O rocambolesco voltou. O cinema nunca abandonou completamente a estranheza. No entanto, houve um período em que a normalidade aparentava ter subjugado a onda de excentricidade que autores como Michel Gondry e Charlie Kaufman capitaneavam. Felizmente, o surgimento de vozes insubmissas como Quentin Dupieux e Kristoffer Borgli tem-nos proporcionado novas oportunidades de entrar em contacto com sensibilidades pouco convencionais, desejosas de reinterpretar a realidade à luz do surrealismo.

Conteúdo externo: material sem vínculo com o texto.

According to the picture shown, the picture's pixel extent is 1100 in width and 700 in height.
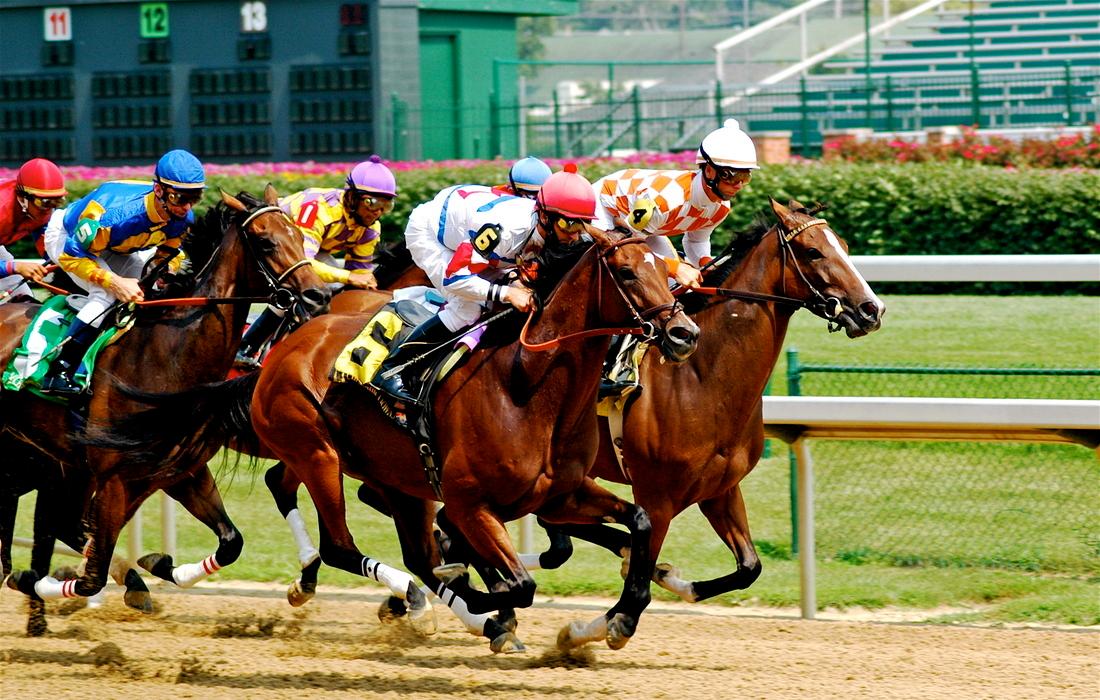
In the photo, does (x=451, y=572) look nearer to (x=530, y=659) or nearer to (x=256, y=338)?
(x=530, y=659)

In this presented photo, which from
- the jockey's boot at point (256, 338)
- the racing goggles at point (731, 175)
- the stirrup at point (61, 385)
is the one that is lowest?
the stirrup at point (61, 385)

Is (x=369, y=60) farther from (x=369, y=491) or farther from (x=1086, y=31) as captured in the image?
(x=1086, y=31)

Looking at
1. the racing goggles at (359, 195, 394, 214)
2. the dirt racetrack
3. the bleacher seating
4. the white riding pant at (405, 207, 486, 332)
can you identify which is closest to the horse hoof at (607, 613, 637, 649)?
the dirt racetrack

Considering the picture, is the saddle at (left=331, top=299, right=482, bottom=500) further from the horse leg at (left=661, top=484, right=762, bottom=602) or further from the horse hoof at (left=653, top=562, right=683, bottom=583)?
the horse leg at (left=661, top=484, right=762, bottom=602)

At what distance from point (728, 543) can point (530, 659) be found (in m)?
0.80

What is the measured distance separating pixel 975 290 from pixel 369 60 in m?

Um dia, Paul começa, subitamente, a aparecer nos sonhos de pessoas nos quatro cantos do mundo. Inicialmente, assumindo-se como uma personagem passiva, "permitindo" que os sonhadores sejam sujeitos a múltiplas agressões, num inusitado crescendo de violência, enquanto ele se limita a caminhar em direção a eles (e, de vez em quando, a acenar). O fenómeno nunca é explicado (e ainda bem), quanto mais não seja, porque não é necessário. Paul transformou-se numa celebridade viral sem necessitar de "mexer uma palha" para atingir esse estatuto tão cobiçado. Contudo, a situação não demora a piorar quando o Paul que aparece nos sonhos passa de uma figura passiva para uma espécie de ser vilanesco, transformando este homem completamente banal e até um pouco totó num alvo para a chamada "cultura do cancelamento".
Adotando um registo que fica a meio-caminho entre a comédia burlesca e o terror, "O Homem dos Teus Sonhos" comprova a capacidade de Borgli de nos dar uma premissa suficientemente incomum para captar a atenção de imediato e, mais impressionante, de a conseguir levar a lugares inesperados. O humor é contundente e, em alguns momentos, desconfortável, expondo de forma inteligente o ridículo da cultura do cancelamento, sem recorrer a lugares-comuns. No entanto, Borgli não fica por aí, permitindo que o filme se transforme, abandonando sua pele como uma cobra, e assumindo novas formas. A reta final, já intoxicada pela gramática do cinema de terror (com Wes Craven e "Pesadelo em Elm Street" sempre à espreita), é tocada por uma melancolia que surpreende e comove, oferecendo um olhar simultaneamente indignado e passivamente cínico sobre as maneiras como o capitalismo se apropria de tudo.
Naturalmente, nada disto resultaria sem Cage, um daqueles atores que merecem ser chamados de "autores", alguém que desenha a sua própria filmografia na dos outros. Aqui, à semelhança do que acontecia em "Mandy", de Panos Cosmatos, ou "Pig", de Michael Sarnoski, citando dois dos seus títulos mais recentes, Cage embrenha-se no universo que o filme pretende criar, deixando-se moldar pelos seus ritmos e idiossincrasias. A performance de Cage, como sempre, não é apenas um ponto alto do filme, é o filme.